+++ Textauszug

Freitag, 11. Jan. 1946.     

     Gestern kam auch ein Brief von Herbert Stuffer, der in Baden-Baden in der französischen Zone wohnt u. – wie er schreibt, – sehr gute Beziehungen zu den französischen Behörden hat. Ich werde ihn fragen, ob er in der Lage ist, etwas für Fritz zu tun.

     Mein Bild macht sehr langsam Fortschritte. Es ist sehr schwierig, jedoch nicht so, daß ich mich festarbeite, wie das früher in solchen Fällen die Regel war. Ich hoffe, daß ich das Gesicht morgen wenigstens prinzipiell fertig machen kann.

     Martha hat sich heute abend ins Bett gelegt. Sie hat Halsschmerzen u. 38° Temperatur. Da Frl. v. Tigerström bei uns ist, hat diese ihr einen Halsumschlag gemacht u. ihr eine Tablette gegeben. Als ich ihr eben Gute Nacht sagte, war sie sehr heiß. Hoffentlich wird es nichts Schlimmes.

Sonnabend, 12. Jan. 1946.

++++++

◆ Aufgabenstellung ◆
Geben Sie den Abschnitt des Textauszugs wieder, der mit den Worten „Martha hat sich“ beginnt und mit „12. Jan. 1946.“ schließt. Ersetzen Sie dabei „Tablette“ durch „Kapsel“.

+++ Angezeigte Informationen

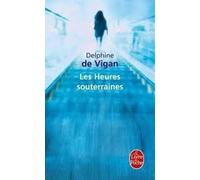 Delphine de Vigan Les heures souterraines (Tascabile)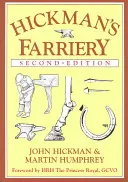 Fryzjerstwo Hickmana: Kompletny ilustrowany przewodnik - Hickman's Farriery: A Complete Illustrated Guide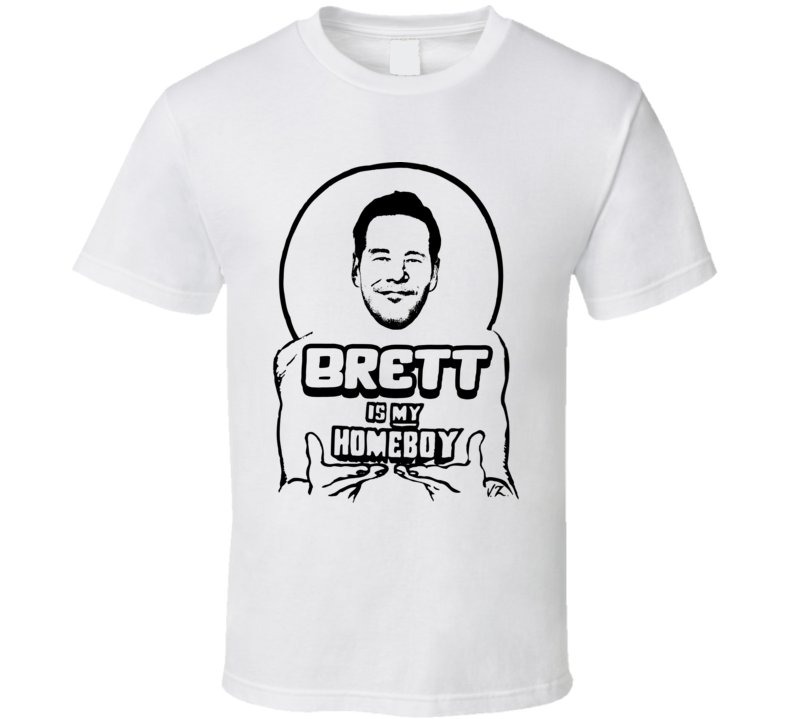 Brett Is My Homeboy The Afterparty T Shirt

++++++
+++ Angezeigte Informationen

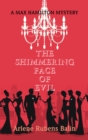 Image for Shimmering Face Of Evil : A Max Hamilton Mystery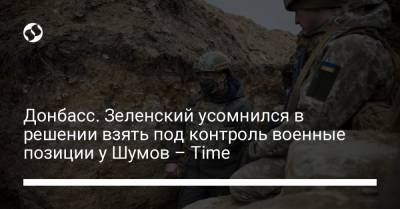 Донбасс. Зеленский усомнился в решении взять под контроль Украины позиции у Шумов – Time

++++++

◆ Lösung ◆
Martha hat sich heute abend ins Bett gelegt. Sie hat Halsschmerzen u. 38° Temperatur. Da Frl. v. Tigerström bei uns ist, hat diese ihr einen Halsumschlag gemacht u. ihr eine Kapsel gegeben. Als ich ihr eben Gute Nacht sagte, war sie sehr heiß. Hoffentlich wird es nichts Schlimmes.

Sonnabend, 12. Jan. 1946.